Required work:
Output the lines between the line containing "Looking at this" and the line containing "617 millimetres", inclusive, reproducing them verbatim. Output nothing else.
────────────────────────────────────────
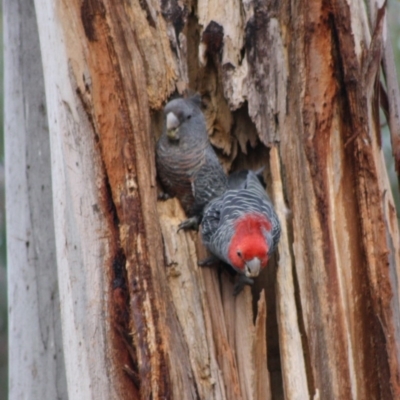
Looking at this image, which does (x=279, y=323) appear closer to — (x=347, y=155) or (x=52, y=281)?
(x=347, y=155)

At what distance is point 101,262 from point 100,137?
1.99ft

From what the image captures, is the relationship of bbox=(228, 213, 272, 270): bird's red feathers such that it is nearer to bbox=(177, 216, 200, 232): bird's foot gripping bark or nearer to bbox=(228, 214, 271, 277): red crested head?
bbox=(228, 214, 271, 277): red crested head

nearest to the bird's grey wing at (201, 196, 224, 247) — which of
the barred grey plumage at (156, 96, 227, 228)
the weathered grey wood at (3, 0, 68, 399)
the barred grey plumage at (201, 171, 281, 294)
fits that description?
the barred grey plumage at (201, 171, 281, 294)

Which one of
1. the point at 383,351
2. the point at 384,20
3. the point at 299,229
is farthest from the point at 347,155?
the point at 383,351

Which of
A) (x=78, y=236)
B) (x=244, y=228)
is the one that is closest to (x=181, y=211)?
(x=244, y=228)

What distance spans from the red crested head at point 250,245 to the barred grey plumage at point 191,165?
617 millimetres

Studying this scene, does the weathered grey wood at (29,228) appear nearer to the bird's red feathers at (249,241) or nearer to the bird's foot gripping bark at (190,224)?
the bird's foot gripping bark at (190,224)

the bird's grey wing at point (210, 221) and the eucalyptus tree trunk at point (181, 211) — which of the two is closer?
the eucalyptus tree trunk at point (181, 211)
────────────────────────────────────────
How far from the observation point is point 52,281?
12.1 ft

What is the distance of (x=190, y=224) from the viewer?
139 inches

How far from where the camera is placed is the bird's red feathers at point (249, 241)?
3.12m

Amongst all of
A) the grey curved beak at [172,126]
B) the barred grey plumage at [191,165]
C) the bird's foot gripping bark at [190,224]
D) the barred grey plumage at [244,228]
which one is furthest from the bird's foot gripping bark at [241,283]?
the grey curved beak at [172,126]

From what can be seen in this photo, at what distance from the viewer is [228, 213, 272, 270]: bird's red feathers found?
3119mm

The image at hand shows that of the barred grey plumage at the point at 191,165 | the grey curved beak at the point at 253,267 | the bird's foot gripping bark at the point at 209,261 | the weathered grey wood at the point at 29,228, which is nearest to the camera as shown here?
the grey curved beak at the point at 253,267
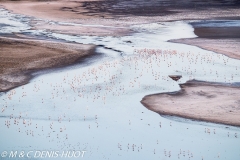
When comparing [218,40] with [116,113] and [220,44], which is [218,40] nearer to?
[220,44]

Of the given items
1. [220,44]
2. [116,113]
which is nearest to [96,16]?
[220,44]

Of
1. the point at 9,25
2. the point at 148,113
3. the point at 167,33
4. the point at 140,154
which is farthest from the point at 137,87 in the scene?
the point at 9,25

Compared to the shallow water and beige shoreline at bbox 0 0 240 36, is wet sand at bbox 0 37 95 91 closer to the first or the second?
────────────────────────────────────────
Solved problem:
Looking at this image, which does (x=279, y=323) appear closer to — (x=347, y=155) or (x=52, y=281)?
(x=347, y=155)

At what distance is point 101,262 from point 100,137?
1.99ft

From what the image captures, is the relationship of bbox=(228, 213, 272, 270): bird's red feathers such that it is nearer to bbox=(177, 216, 200, 232): bird's foot gripping bark or nearer to bbox=(228, 214, 271, 277): red crested head?
bbox=(228, 214, 271, 277): red crested head

nearest to the bird's grey wing at (201, 196, 224, 247) — which of
the barred grey plumage at (156, 96, 227, 228)
the weathered grey wood at (3, 0, 68, 399)
the barred grey plumage at (201, 171, 281, 294)
fits that description?
the barred grey plumage at (201, 171, 281, 294)

Which one of
1. the point at 383,351
2. the point at 384,20
3. the point at 299,229
is farthest from the point at 347,155?
the point at 383,351

Which of
A) (x=78, y=236)
B) (x=244, y=228)
is the one that is closest to (x=181, y=211)?
(x=244, y=228)

What distance spans from the red crested head at point 250,245 to the barred grey plumage at point 191,165?
617 millimetres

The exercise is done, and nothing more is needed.